- **Tareas**
**a)** Explica en una o dos oraciones por qué, según el texto sobre sacar los demonios al escribir, al personaje de la imagen se le llama duendecillo y no demonio.
**b)** Prosigue el texto sobre sacar los demonios al escribir a partir de su última oración.

María Pía Escobar
He leído bastantes veces que en el acto de la escritura se vierten los demonios; o, dicho de otra forma: al escribir se sacan los propios demonios −llámense dolores, miedos, tristezas o lo que fuere.
Algo así, resumidamente.
“Sacar los demonios”, lo repito, lo han dicho algunos escritores y escritoras. O eso he leído en alguna entrevista, o he visto en algún documental.
Entonces, me he propuesto escribir hoy, porque creo con facilidad en lo que dice el resto, o en lo que leo.
Y también, por qué no decirlo, en un intento de copia: por querer sacar también mis propios demonios, como lo hace el resto.
Para ello, he seleccionado una imagen; sobre la cual, espero, escribiré algo que me inquiete, interese o perturbe.
Eso que me inquiete, interese o perturbe, supongo, vendrían a ser mis propios demonios.
Inconscientes demonios.
Las palabras anteriores están bien, es un buen inicio, pero debo ser honesta: el tema de los demonios surgió al ver la imagen que acompaña este texto.
Un duendecillo, que también podría ser llamado demonio, sacando de sí más demonios.
Vaya literalidad.
Vi el dibujo y pensé: “Sacar los demonios”. Así de simple.
Pero algo pasa.
Algo falta en este texto.
Está faltando, como se lee, la parte trivial, banal, la parte personal, mi mirada, mi voz, o lo que provenga de mi cabeza, de esta cabeza que se supone distinta a otras cabezas pero que, sospecho, se parece tristemente a cualquier cabeza, eso misterioso que vendría a ser mi propio demonio, o propios demonios.
Falta sacar al demonio.
Por lo mismo, vamos a la imagen:
Un duendecillo que pare cabezas voladoras.
Un duendecillo que atrapa las cabezas que expulsa y luego se las come para volver a parirlas y volver a comerlas.
“Un duendecillo que se come a sí mismo”, diría un docto de la academia, experto en ponerle títulos a ensayos literarios.
Un duendecillo que soy yo, comiéndome a mí misma y mis demonios, podría decir algún amante de los simbolismos.
A todo esto, debo destacar, que el gorro del duendecillo hace que le diga duendecillo al personaje, y no demonio, derechamente.
Un gorrito bastante atractivo y juguetón, un gorrito de feria de circo.
Un gorrito flexible y amistoso.
Mas lo que me llamó profundamente la atención de toda esta situación no fue mi intento por sacar mis demonios (que intuyo, vendría a ser en este momento de mi vida, la poca paciencia o exageración), ni el duendecillo de la imagen, ni la brutalidad con que se come a sí mismo, ni su amistoso sombrerín: lo verdaderamente interesante de todo este asunto es Alessandro Sicioldr, creador de la imagen.

- **Información proporcionada**
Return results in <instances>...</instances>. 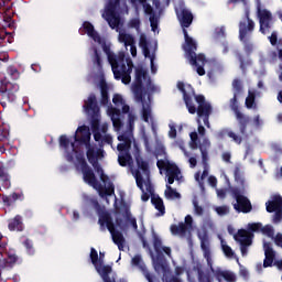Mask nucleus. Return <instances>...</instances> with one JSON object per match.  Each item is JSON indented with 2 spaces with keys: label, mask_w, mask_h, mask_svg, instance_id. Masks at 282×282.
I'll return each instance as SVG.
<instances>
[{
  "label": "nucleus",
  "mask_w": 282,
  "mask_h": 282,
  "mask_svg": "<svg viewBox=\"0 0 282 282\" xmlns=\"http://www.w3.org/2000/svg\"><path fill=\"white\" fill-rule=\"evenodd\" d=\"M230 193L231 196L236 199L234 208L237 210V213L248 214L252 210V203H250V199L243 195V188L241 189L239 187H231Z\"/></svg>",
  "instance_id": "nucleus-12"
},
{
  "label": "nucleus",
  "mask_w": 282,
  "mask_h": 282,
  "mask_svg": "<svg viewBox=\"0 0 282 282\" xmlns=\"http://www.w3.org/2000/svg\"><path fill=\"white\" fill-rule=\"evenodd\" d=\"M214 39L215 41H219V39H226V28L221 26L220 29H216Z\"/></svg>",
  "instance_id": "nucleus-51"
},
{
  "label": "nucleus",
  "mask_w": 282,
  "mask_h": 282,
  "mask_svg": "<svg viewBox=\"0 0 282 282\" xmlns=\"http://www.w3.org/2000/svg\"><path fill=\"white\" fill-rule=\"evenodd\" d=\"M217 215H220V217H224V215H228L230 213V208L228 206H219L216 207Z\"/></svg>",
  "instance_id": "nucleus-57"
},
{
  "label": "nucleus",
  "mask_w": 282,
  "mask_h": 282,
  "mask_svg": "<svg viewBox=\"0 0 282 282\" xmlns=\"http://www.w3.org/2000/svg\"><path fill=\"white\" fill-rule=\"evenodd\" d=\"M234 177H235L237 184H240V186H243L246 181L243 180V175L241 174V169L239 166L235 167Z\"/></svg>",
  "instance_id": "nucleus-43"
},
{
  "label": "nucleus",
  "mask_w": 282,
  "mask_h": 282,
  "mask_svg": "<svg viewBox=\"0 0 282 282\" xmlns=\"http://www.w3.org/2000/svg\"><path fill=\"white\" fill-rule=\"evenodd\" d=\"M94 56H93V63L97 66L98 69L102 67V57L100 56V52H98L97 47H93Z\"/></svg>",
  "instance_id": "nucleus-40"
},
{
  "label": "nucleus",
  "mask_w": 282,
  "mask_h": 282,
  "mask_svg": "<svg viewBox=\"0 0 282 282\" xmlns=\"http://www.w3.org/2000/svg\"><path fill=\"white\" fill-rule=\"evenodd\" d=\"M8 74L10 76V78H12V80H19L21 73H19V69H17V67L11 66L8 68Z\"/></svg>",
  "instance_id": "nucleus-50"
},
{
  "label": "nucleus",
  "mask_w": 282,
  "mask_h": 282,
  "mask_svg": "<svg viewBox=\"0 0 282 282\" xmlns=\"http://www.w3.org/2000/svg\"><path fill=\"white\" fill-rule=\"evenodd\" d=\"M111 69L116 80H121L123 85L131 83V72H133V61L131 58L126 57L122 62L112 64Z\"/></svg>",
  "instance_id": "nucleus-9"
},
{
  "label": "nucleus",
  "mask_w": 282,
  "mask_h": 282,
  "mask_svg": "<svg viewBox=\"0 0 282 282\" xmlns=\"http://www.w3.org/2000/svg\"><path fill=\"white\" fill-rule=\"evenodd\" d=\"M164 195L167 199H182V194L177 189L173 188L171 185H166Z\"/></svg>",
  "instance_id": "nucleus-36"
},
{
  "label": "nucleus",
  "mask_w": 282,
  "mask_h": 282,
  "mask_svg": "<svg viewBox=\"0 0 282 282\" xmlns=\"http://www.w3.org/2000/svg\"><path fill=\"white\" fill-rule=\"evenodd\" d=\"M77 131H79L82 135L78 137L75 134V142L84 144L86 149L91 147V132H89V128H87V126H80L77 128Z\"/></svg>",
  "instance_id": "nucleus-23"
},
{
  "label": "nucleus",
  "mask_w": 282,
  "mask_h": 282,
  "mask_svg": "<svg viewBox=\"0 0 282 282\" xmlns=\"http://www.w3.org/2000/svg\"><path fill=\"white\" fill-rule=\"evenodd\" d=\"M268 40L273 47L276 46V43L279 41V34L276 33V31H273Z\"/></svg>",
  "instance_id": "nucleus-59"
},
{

- **Respuestas en orden**
**a)** Se le llama duendecillo por el gorro que lleva, un gorrito atractivo y juguetón de feria de circo. Ese gorro es lo que hace que se le diga duendecillo en lugar de demonio.

**b)**
Porque en el momento de descubrir su dibujo −hecho con lápices sobre cartón− me sumergí en una investigación sobre su vida.
No me llamó la atención el aspecto de Alessandro Sicioldr −destaco sus ojos−, ni los acontecimientos importantes de su vida −un profesor de básica le dijo a sus padres que él, Alessandro, debía ser exorcizado (desde niño
Nada me interesó, solo su edad.
Tiernos 28 años.
Es decir: con un año menos que yo, este prolífico pintor italiano ha sido gestor de una numerosa obra.
Este joven, más joven que yo, repito una y otra vez su lozanía, ha logrado sacar 800 mil demonios y yo, en este texto, ni uno solo.
Pobre de mí, feliz de él.
Este joven, además, vive en Perugia, hermoso lugar de construcciones nobles, callecitas empedradas, arcos antiguos sobre callejones estrechos por donde no pasan autos, casas naranjas y paredes verdes, llenas de enredaderas.
Perugia, un lugar sin edificios de vidrios, ni tráfico, ni metros en horario punta. Un lugar sin señoras con grandes carteras.
Entonces, sanamente, me pregunto en tono elevado: ¡¿qué te pasa Alessandro Sicioldr?! ¡¿qué demonios puedes tener?! ¡te quejas por quejarte Alessandro Sicioldr!
Y, en una carta ficticia, le escribo:
“¡Cuanto te odio a ti y tu Perugia, Alessandro! ¡a ti y a tu duendecillo demoníaco!”
En fin.
Falta la trivialidad, la banalidad, mi mirada, mi voz, o lo que provenga de mi cabeza, de esta cabeza que se supone distinta a otras cabezas pero que, sospecho, se parece tristemente a cualquier cabeza.
Falta sacar al demonio.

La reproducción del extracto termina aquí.